JP2012092389A - Recycling method of slug of torpedo car and pellet suited for blast furnace - Google Patents

Abstract

PROBLEM TO BE SOLVED: To provide a recycling method of slug of a torpedo car capable of recycling the slug of the torpedo car, which has been difficult to recycle effectively in a conventional manner, as a pellet suited for a blast furnace having high strength and high quality even in winter season, without requiring great facility investment, and to provide the pellet suited for blast furnace.SOLUTION: The slug 1 of the torpedo car containing 5 mass% or more of metal Fe is crushed and mixed with an iron ore 2, and a powder coke 3, a cement binder 4 and other iron raw materials 5 are blended therein. The mixture is pelletized and hardened to reuse as the pellet suited for the blast furnace. Blending ratio of the slug 1 of the torpedo car in the pellet is 5-25 mass%. As other iron raw materials, iron-contained dust may be used. Due to oxidation heat of the metal Fe, temperature rise of 10-20°C is caused, hydration reaction of cement is accelerated, and crushing strength of 6 MPa or more is obtained.

Description

  The present invention relates to a method for recycling chaos slag generated in a steel factory and a pellet for a blast furnace using chaos slag as part of a raw material.

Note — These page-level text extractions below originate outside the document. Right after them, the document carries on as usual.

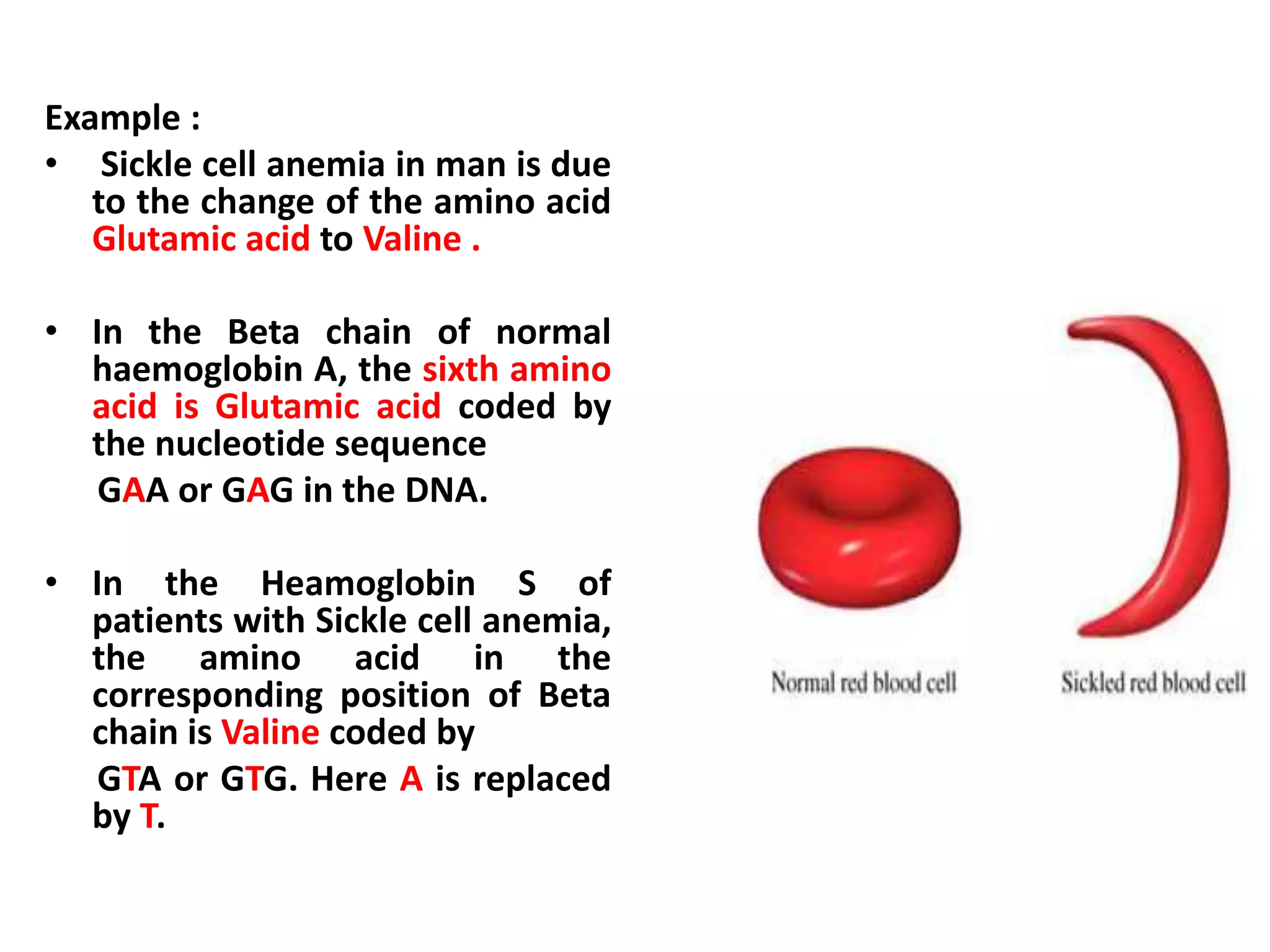 Example :

• Sickle cell anemia in man is due to the change of the amino acid Glutamic acid to Valine .

• In the Beta chain of normal haemoglobin A, the sixth amino acid is Glutamic acid coded by the nucleotide sequence

GAA or GAG in the DNA.

• In the Heamoglobin S of patients with Sickle cell anemia, the amino acid in the corresponding position of Beta chain is Valine coded by

GTA or GTG. Here A is replaced by T.

Normal red blood cell

Sickled red blood cell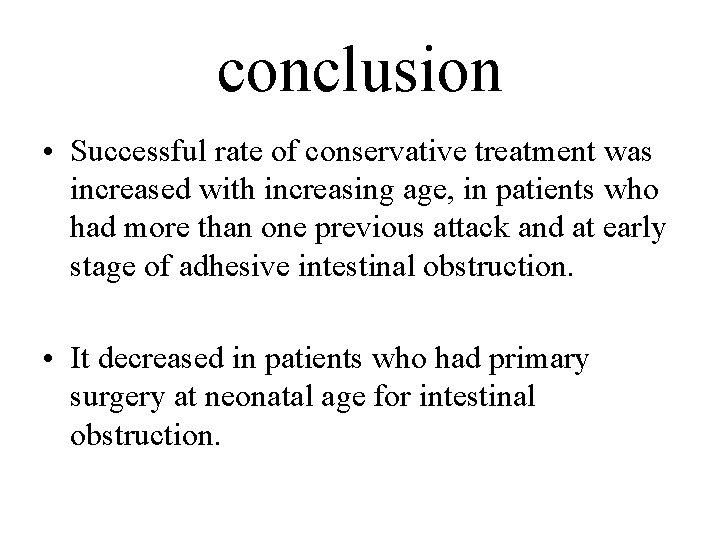 conclusion

• Successful rate of conservative treatment was increased with increasing age, in patients who had more than one previous attack and at early stage of adhesive intestinal obstruction.

• It decreased in patients who had primary surgery at neonatal age for intestinal obstruction.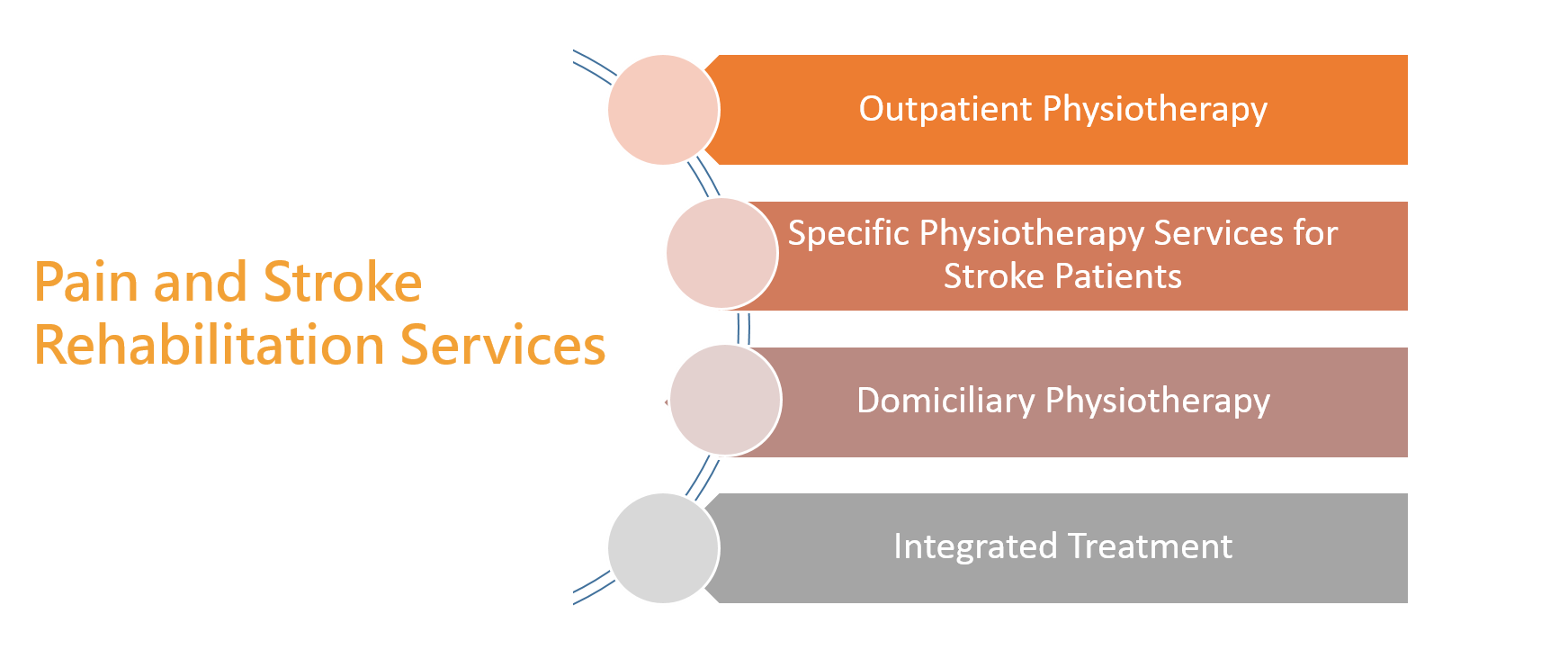 Pain and Stroke Rehabilitation Services

Outpatient Physiotherapy

Specific Physiotherapy Services for Stroke Patients

Domiciliary Physiotherapy

Integrated Treatment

  In a steel factory, various slags such as slag, slag pretreatment slag, and converter slag are generated in the steelmaking process until continuous casting of pig iron taken from the blast furnace. Some of these slags are sold and reused as roadbed materials, but chaos slag has high basicity, expandability, and dust generation sources such as quiche graphite. Therefore, it cannot be used as roadbed material for roads, and can only be used for temporary materials. For this reason, effective recycling was difficult.

  In addition, as described in Patent Document 1, after slag generated in a steelmaking process is crushed, Portland cement clinker and lime and / or gypsum are added to those subjected to deironing treatment, and pulverized and mixed. It has been proposed to be used as a binder for facing pellets (briquettes). However, this method has a problem in that the steelmaking slag is rapidly cooled and vitrified to ensure hydraulic properties, which requires a large investment in equipment such as a granulation facility.

  Moreover, when the pellet for blast furnace described in Patent Document 1 is put into the blast furnace, free water and hydrated reaction crystal water inside the blast furnace are brought into the blast furnace. For this reason, there is a problem that the amount of charging to the blast furnace is limited and only about 3% of the iron raw material can be charged.

  Further, in order to reduce the blast furnace coke ratio, it is necessary to adjust the carbon content by adding reducing coke as a fuel source to the blast furnace pellets. Increasing the carbon content increases the porosity, making it impossible to secure the required strength for blast furnaces. To ensure the required strength for blast furnaces, the amount of binder must be increased, and the production cost and quality of pellets for blast furnaces are reduced. There was a problem of lowering.

  Furthermore, such blast furnace pellets ensure the strength by cement hydration reaction, but in winter when the outside air temperature decreases, the cement hydration reaction does not proceed sufficiently, so the required strength for blast furnace There was a problem that could not be secured.

JP 61-178448

  Accordingly, the object of the present invention is to solve the above-mentioned conventional problems, and to remove chaos slag that has been difficult to effectively recycle in the past, without requiring a large capital investment, and for blast furnaces with high productivity, strength and quality. The present invention is to provide a method for recycling a chaos slag that can be recycled as pellets and a pellet for blast furnace.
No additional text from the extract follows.